Graham reached out again. This time he touched Howells’s head. It rolled over on the pillow.
“Good God!” he said.
They stared at the red hole, near the base of the brain, at a fresh crimson splotch, straying beyond the edges of the darker one they had seen that afternoon.
Graham turned away, his hand still outstretched, as if it had touched some poisonous thing and might retain a contamination.
“He was prepared against it,” he whispered, “expected it, yet it got him.”
He glanced rapidly around the room whose shadows seemed crowding about the candle to stifle it.
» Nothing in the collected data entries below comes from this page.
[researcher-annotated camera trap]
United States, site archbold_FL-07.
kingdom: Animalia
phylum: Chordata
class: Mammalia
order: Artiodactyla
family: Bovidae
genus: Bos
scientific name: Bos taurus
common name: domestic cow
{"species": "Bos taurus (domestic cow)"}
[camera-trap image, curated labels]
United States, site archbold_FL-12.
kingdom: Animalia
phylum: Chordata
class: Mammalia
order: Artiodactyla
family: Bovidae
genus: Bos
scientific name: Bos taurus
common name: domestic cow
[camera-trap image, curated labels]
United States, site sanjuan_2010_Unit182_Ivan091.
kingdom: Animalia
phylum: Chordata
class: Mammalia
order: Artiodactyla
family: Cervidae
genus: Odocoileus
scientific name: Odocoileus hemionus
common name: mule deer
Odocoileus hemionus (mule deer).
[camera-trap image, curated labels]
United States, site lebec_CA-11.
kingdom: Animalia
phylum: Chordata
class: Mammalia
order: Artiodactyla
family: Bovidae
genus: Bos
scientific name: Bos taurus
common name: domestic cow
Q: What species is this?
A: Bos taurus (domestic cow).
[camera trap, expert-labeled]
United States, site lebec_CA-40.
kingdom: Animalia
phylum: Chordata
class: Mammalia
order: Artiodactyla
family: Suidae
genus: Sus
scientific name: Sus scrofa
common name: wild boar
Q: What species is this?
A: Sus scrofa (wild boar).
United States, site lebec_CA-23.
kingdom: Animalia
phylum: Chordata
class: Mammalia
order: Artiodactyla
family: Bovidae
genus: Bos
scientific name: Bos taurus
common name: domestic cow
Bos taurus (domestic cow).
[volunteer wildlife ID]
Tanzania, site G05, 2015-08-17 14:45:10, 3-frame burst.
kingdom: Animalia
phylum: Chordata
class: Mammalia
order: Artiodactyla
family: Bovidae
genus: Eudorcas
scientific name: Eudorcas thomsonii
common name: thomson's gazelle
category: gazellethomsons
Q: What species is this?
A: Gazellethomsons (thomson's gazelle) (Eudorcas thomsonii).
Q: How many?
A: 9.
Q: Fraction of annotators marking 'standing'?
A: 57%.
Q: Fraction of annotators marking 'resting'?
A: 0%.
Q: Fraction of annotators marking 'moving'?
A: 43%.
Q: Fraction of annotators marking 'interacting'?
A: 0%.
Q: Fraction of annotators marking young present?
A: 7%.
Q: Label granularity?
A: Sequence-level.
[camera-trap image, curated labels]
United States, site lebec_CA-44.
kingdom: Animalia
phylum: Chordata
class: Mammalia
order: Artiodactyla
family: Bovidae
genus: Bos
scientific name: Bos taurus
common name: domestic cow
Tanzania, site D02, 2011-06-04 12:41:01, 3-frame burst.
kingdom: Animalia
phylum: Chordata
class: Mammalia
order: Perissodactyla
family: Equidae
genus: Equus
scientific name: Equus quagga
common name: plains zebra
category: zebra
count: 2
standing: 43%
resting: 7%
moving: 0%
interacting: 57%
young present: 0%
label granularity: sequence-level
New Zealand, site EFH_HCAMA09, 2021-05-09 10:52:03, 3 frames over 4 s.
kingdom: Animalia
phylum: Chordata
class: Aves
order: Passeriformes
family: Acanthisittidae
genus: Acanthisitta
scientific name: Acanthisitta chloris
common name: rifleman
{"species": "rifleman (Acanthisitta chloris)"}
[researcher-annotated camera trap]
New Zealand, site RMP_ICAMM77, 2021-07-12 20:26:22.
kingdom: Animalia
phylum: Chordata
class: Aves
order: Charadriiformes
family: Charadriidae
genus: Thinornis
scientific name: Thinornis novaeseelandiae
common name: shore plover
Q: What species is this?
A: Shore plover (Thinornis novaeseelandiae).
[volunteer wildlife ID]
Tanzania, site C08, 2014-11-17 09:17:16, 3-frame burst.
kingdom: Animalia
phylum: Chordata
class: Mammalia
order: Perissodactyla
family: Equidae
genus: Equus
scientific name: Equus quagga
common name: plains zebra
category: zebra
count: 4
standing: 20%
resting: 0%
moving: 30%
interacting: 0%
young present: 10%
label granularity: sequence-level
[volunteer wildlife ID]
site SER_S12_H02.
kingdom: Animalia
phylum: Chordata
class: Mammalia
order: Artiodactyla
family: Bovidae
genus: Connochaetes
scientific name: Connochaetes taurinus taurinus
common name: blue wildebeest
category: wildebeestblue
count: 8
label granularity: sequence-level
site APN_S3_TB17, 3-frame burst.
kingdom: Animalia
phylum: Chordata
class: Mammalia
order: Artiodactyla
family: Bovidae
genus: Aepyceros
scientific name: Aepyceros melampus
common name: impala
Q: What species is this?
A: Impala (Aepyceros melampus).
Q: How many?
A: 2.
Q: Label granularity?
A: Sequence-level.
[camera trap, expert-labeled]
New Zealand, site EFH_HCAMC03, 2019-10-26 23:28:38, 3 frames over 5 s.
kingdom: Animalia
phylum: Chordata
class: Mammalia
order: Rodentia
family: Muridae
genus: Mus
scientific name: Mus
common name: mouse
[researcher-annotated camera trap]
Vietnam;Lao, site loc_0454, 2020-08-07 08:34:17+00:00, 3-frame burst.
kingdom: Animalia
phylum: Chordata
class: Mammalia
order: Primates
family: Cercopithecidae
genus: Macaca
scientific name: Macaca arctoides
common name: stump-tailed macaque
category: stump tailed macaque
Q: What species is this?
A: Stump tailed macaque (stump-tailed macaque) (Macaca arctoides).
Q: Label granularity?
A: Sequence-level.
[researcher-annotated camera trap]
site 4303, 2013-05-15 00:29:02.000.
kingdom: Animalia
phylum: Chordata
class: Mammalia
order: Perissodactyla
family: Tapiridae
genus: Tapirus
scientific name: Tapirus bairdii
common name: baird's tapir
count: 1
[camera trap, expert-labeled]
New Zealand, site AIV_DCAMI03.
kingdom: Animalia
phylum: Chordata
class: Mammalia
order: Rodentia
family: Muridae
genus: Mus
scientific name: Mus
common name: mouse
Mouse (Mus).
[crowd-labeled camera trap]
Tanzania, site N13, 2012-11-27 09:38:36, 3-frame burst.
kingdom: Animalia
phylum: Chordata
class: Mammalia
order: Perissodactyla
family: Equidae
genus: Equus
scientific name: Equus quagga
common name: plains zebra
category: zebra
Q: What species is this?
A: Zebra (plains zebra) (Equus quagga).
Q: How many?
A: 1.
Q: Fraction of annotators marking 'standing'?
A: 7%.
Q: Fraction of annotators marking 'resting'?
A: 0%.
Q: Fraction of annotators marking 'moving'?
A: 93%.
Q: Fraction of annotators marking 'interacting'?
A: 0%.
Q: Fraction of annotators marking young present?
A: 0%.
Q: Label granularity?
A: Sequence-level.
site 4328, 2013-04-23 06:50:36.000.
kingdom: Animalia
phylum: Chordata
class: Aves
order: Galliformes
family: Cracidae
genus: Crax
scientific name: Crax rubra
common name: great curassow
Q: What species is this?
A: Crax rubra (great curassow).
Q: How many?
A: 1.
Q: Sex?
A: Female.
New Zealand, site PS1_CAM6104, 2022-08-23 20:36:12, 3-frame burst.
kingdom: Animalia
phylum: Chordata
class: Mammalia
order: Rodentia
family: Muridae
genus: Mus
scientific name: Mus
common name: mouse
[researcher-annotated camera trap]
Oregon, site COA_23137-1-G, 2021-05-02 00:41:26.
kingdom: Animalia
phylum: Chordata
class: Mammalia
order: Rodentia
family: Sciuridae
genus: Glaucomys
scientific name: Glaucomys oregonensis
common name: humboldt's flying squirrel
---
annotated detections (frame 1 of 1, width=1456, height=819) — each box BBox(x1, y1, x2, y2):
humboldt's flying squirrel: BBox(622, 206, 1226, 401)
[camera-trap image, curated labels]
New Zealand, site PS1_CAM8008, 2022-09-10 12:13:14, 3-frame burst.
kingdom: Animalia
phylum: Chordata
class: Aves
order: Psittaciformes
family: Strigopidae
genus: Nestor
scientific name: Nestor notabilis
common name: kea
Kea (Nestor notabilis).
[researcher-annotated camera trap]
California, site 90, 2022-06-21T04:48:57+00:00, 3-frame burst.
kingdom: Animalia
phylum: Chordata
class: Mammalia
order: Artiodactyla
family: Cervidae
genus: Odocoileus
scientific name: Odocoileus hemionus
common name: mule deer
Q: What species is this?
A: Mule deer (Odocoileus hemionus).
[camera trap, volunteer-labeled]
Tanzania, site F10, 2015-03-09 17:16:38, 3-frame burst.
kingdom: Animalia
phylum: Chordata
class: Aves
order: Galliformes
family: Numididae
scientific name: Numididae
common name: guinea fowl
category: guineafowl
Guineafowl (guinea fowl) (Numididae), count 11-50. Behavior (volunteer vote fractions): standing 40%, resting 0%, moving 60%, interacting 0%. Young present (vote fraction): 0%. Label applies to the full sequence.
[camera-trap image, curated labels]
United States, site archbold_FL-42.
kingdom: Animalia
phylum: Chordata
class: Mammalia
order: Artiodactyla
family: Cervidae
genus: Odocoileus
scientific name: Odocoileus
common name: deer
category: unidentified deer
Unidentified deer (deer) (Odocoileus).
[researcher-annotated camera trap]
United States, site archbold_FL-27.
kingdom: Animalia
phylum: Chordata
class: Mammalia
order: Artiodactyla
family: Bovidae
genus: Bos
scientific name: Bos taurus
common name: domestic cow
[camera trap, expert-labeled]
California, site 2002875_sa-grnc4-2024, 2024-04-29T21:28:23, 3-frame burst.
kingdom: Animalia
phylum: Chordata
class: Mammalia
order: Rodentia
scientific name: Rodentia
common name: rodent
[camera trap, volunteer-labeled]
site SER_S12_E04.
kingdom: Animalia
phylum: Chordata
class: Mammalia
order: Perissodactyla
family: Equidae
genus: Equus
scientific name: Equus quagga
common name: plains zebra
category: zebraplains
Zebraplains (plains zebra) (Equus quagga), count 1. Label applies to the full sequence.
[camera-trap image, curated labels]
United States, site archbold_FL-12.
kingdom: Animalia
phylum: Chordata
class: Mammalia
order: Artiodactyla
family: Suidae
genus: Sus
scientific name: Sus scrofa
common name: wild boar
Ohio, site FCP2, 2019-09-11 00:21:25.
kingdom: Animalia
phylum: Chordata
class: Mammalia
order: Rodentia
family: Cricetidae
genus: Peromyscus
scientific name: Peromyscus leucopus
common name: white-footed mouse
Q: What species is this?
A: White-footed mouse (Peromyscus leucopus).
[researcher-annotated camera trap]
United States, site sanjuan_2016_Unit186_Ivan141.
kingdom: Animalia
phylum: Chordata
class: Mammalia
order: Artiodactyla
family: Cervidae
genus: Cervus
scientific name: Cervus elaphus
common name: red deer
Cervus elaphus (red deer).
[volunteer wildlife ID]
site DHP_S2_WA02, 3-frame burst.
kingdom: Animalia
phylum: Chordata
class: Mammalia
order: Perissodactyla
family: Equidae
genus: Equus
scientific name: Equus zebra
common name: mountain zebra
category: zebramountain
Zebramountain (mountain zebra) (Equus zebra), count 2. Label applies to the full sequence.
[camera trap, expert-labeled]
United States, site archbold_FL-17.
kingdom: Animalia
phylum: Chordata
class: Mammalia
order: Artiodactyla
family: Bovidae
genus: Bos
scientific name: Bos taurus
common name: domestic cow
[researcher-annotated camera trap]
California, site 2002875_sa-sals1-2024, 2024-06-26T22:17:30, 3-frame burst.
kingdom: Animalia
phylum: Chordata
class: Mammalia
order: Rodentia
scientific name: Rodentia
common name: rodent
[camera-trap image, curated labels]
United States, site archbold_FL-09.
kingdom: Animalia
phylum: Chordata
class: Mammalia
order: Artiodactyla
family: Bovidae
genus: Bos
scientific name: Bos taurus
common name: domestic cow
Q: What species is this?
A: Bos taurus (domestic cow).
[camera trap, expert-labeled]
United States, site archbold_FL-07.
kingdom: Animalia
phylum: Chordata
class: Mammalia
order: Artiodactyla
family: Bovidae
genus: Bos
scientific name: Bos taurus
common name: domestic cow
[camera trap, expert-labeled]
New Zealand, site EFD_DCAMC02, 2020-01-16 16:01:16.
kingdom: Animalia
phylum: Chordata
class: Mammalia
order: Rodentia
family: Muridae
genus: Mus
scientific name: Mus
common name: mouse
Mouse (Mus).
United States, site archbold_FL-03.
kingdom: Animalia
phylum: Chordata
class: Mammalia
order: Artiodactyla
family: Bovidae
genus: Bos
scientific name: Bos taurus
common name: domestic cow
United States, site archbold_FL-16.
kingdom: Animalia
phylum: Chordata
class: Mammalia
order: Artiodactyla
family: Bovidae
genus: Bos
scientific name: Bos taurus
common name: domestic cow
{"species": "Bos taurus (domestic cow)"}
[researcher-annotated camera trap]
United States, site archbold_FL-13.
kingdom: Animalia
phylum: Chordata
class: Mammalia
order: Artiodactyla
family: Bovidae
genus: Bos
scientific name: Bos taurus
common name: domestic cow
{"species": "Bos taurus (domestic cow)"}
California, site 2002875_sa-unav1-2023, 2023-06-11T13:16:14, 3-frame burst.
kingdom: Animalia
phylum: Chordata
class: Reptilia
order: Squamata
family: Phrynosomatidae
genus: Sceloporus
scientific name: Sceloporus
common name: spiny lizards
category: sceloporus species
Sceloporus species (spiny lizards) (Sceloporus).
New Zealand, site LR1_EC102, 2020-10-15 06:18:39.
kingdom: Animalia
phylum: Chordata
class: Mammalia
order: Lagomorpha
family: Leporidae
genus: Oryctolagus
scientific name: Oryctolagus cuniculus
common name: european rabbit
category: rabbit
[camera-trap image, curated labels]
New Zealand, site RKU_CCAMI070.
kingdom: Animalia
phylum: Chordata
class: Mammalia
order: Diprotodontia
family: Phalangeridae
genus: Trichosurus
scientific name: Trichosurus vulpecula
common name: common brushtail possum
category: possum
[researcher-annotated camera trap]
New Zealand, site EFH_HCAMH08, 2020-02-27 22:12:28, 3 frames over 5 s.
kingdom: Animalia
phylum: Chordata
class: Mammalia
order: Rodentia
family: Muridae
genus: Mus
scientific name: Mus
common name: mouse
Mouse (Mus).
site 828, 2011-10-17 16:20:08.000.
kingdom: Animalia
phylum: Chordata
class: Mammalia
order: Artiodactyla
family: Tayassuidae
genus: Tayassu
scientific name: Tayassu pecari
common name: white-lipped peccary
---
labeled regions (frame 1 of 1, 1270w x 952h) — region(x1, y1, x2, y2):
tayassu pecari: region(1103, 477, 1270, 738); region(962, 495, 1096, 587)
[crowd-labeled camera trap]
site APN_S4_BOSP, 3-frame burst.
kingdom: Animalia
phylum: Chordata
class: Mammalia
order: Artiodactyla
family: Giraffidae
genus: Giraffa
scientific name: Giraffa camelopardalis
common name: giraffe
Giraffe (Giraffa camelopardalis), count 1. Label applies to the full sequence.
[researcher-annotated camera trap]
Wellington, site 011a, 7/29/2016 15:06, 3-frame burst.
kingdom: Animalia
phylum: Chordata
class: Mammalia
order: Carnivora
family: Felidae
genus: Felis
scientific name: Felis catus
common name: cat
“Unless we’re all mad,” he cried, “the murderer must be hidden in this room now. Don’t you see? He’s got to be, or Groom’s right, and we’re fighting the dead. Go out, Katherine. Stand by that broken door, Bobby. I’m going to look.”
CHAPTER IV
A STRANGE LIGHT APPEARS AT THE DESERTED HOUSE
Graham’s intention, logical as it was, impressed Bobby as quite futile. Silas Blackburn had died in this ancient, melancholy room behind locked doors. This afternoon, with a repetition of the sounds that had probably accompanied his death, they had been drawn to find that, behind locked doors again, the position of the body had changed incredibly, as if to expose to them the tiny fatal wound at the base of the brain. Now for the third time those stealthy movements had aroused Katherine, and they had found, once more behind locked doors, the determined and malicious detective, murdered precisely as old Blackburn had been.
Of course Graham was logical. By every rational argument the murderer must still be in the room. Yet Bobby foresaw that, as always, no one would be found, that nothing would be unearthed to explain the succession of tragic mysteries. While Graham commenced his search, indeed, he continued to stare at the little round hole in Howells’s head, at the fresh, irregular stain on the pillow, and he became absorbed in his own predicament. Again and again he asked himself if he could be responsible for these murders which had been committed with an inhuman ingenuity. He knew only that he had wandered, unconscious, in the vicinity of the Cedars last night; that he had been asleep when his grandfather’s body had altered its position; that he had gone to sleep a little while ago too profoundly, brooding over Howells’s challenge to the murderer to invade the room of death and kill him if he could. Howells had been confident that he could handle a man and so solve the riddle of how the room had been entered. Certainly Howells’s challenge had been accepted, and Bobby knew that he had fallen into that deep sleep hating the detective, telling himself that the man’s death might save him from arrest, from conviction, from an intolerable walk to a little room with a single chair.